Rockefeller’s lawsuit claims that, despite being grandfathered under the local ordinance, the outdoor lighting remains a nuisance and that his neighbor has failed to “take any material action to mitigate the bright and glaring light.”

The bright lights have caused substantial harm to Rockefeller by reducing the value of his property, the lawsuit claims.

Rockefeller purchased his three-quarter acre waterfront parcel in May 2009 for $1.9 million, according to the town’s assessment records. Rockefeller has had a house built on the lot and the house is nearly complete but has not yet received an occupancy permit.

Wolf purchased her three-quarter acre property in 1995 and built a two-story home the same year. The town has the property assessed at slightly more than $2 million.

There is a fence and a row of trees separating the properties. The Rockefeller house is located about 20 to 30 feet from where post lights line the driveway of the neighboring home.

Rockefeller declined comment when contacted Wednesday.
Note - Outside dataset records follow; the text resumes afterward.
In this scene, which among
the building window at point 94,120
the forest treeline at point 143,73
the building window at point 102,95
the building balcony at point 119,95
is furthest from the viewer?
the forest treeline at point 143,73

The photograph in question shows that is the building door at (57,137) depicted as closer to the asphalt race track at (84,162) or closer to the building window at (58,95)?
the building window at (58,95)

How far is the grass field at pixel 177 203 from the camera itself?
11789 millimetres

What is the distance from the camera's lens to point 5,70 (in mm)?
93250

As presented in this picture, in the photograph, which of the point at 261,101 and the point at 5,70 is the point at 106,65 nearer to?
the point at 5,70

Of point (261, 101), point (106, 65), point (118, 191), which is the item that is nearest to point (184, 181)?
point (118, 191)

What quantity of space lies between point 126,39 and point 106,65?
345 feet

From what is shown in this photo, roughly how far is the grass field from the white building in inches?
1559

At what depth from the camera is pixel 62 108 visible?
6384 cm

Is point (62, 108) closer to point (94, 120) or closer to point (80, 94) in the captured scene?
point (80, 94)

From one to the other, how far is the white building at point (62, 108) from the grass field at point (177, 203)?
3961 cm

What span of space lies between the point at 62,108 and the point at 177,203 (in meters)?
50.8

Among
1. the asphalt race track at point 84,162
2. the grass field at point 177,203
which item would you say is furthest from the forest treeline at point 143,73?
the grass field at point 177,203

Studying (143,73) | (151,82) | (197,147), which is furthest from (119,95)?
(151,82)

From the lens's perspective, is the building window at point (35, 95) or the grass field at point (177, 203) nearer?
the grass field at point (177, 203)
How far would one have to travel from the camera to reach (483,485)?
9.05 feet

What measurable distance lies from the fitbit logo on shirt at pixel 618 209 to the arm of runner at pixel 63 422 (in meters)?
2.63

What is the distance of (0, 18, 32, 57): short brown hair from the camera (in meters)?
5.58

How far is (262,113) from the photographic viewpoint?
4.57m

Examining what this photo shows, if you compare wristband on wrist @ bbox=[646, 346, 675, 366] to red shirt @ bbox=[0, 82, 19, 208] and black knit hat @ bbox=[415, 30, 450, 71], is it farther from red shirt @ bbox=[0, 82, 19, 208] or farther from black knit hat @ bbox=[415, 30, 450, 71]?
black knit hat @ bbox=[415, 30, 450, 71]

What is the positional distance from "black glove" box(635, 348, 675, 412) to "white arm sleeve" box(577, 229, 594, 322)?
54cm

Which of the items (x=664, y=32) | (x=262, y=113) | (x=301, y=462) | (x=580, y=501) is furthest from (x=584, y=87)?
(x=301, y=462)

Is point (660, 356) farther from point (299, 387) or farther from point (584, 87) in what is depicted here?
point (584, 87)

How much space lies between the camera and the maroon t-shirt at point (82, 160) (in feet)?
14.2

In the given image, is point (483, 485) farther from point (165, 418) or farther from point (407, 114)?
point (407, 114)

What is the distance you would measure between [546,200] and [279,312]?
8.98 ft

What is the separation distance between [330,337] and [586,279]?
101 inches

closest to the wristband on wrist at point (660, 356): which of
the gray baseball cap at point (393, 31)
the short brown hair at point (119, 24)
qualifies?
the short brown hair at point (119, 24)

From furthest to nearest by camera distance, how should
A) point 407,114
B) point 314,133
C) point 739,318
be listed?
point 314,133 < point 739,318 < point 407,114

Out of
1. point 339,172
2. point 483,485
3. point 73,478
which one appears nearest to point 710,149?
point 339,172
His lawsuit asks the court to declare the “stray and dazzling lights” a nuisance and to issue a permanent injunction prohibiting the owner from operating the lighting system until it is modified so that it no longer casts bright and glaring lights on to his property. He also seeks to recoup the costs of his lawsuit.
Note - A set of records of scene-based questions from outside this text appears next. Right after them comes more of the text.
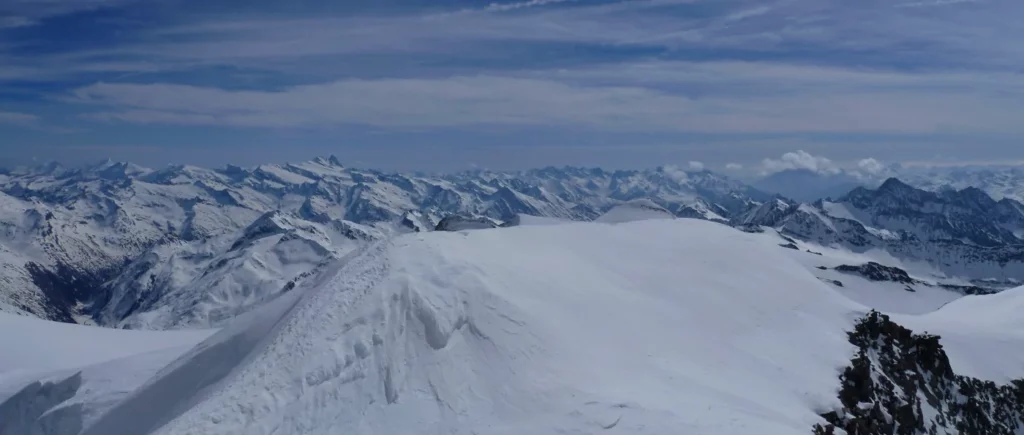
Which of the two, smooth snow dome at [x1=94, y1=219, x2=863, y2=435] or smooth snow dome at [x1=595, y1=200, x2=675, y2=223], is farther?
smooth snow dome at [x1=595, y1=200, x2=675, y2=223]

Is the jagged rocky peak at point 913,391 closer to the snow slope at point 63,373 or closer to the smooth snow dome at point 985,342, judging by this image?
the smooth snow dome at point 985,342

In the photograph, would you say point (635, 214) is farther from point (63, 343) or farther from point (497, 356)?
point (63, 343)

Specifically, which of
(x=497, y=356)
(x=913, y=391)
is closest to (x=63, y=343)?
(x=497, y=356)

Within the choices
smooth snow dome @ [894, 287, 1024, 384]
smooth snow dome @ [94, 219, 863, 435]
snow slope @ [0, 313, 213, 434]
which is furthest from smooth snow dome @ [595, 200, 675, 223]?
snow slope @ [0, 313, 213, 434]

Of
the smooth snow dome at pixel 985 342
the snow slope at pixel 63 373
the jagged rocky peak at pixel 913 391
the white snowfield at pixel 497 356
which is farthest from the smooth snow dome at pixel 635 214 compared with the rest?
the snow slope at pixel 63 373

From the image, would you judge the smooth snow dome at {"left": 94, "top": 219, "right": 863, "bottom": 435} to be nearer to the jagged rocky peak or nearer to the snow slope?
the jagged rocky peak

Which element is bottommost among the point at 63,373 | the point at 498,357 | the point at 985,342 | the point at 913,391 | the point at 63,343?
the point at 985,342

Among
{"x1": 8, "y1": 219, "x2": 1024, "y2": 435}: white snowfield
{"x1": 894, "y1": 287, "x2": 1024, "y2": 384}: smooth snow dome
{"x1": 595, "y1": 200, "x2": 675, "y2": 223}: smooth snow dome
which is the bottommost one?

Attorney Stephen Hanscom, who represents Wolf, said Thursday that the complaint filed by Rockefeller is grossly inaccurate. He said he would be filing a response in court and added that the lights were installed in the 1990s with the approval of the code officer.

In addition, Hanscom pointed out that the current code officer, prompted by Rockefeller’s complaint, sent Wolf another letter last month reiterating there was no violation

The lights are on timers and are turned off at 10:30 p.m. each night, Hanscom said, and they are only on when Wolf is there — about four months out of the year.